I agree with another commenter on this article that there are far greater areas that need attention than a refrigerator sitting on the property of a business that is trying to do good for their community! It's time Horry County comes into the present and review a lot of antiquated and unnecessary policies and laws that govern issues that are no longer relevant and should be left to Common Sense. If Conway, specifically in this instance, is so worried about the aesthetic of their town, a community given take refrigerator is the least of their problems when addressing eyesores! Removing such a giving and thoughtful hand up is not the answer and does not reflect well on the good of the people of Horry County and their Christian belief to do God's good work. Find a way Horry County, because this costs you nothing and should be of great importance to our community. This is a way for our County Seat to show a willingness to do something for the good of the people that doesn't involve Taxation and Assessments. The citizens of this county and this state, need your support now more than ever and watching the frivolity of money being spent on things that are completely unnecessary and that do nothing for the community needs to come to a screeching halt!
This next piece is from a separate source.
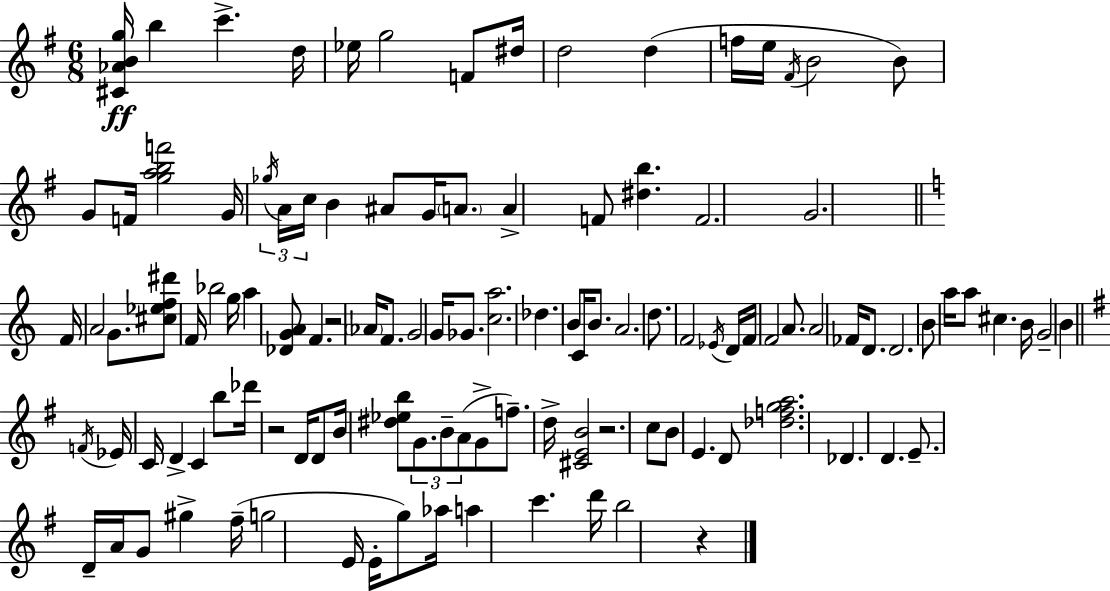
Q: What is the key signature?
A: G major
Frivolities belong to the wealthy and should be funded from private funding not through taxation and assessment of your county and state residents.


Since the mayor and city council are so concerned about a child getting trapped in a food filled refrigerator and the solid door closing and no one knowing or seeing the child in the food filled refrigerator [ohmy] then allow these amazing generous people to but a glass door refrigerator out that way if a child happens to somehow climb into a food filled refrigerator and the door closes then they will be seen by everyone who walks by, I'm sure that the officials of good ole boy city of Conway S.C has more hardened crimes to worry about and solve (like who killed that young lady and her child off Suggs street right here in Conway) besides enforcing a law that's undermining a project to feed the homeless and those who are in need especially now. IJS


Unbelievable.... City officials need to get a life. Don't they have more important things that need attention? How about our infrastructure. Oh, i forgot, $500,000 had to be donated to CCU to name the boardwalk at the baseball stadium. That was money that could have been spent on our deteriorating water lines all over the city.